- 待做题目:
根据文章摘录,回答下面三个问题:
1. 在reid里,那些待验真身的图片叫什么?
2. Market-1501数据集是在哪里采集的?
3. Market-1501的图像来自几个摄像头,其中高分辨率和低分辨率的各有几个?

行人Reid的入门基本知识

0. 国际惯例,名词解释。

行人Reid,行人重识别。即在同一或不同摄像头下通过对行人检测框的图像进行feature提取、match等来判断两张图或多张是不是同一个人。既然是判断哪个是真孙悟空,那就得有真孙悟空的照片吧,就是groundtruth,在reid中叫query image。那些待验真身的图片叫做gallery image。通俗的来完了,还是得要官方的解释下:

gallery set –—参考图像集,即公认的标准行人库,测试用;

query set —– 待查询图像集,测试用

很拗口,推荐不看。

1.数据集

炼丹嘛,没数据怎么搞。

Market-1501、CUHK03、DukeMTMC-reID,MSMT17是SOTA衡量Re-ID技术的比较主流的数据集。大致介绍下几大数据集:

1.1  Market-1501

基本可以说是最早,也是大家paper用的最多的数据集了。

官方是这么说的:

  • 该数据集在清华大学校园中采集,图像来自6个不同的摄像头,包含5个高分辨率(1280x1080 HD,fps: 25)和1个低分辨率(720x576 SD,fps: 25);
  • 该数据集有1501个类别,共36036张图片,其中训练集有751个ID:共12936张,测试集有750个ID:共19732张。所以在训练集中,每个ID平均有17.2张训练图片,在测试集中,每个ID平均包含26.3张图片;
  • 每个类别的图片最多能被六个摄像头捕捉,最少能被两个摄像头捕捉;
  • 在开放环境中,多摄像头组成的捕捉系统使样本包含多种属性、信息和环境背景;
  • Market-1501数据集的图像是由检测器自动检测并切割,包含一些检测误差,较为接近真实使用情况。

- 提供的数据:
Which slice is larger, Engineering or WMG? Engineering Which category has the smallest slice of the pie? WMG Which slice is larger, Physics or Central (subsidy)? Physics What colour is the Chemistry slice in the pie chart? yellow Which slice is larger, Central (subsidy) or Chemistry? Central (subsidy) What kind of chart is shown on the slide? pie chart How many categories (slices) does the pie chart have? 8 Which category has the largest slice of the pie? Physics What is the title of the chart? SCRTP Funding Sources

- 作答区:
1. 叫gallery image。
2. 在清华大学校园中采集。
3. 来自6个摄像头,其中高分辨率的5个,低分辨率的1个。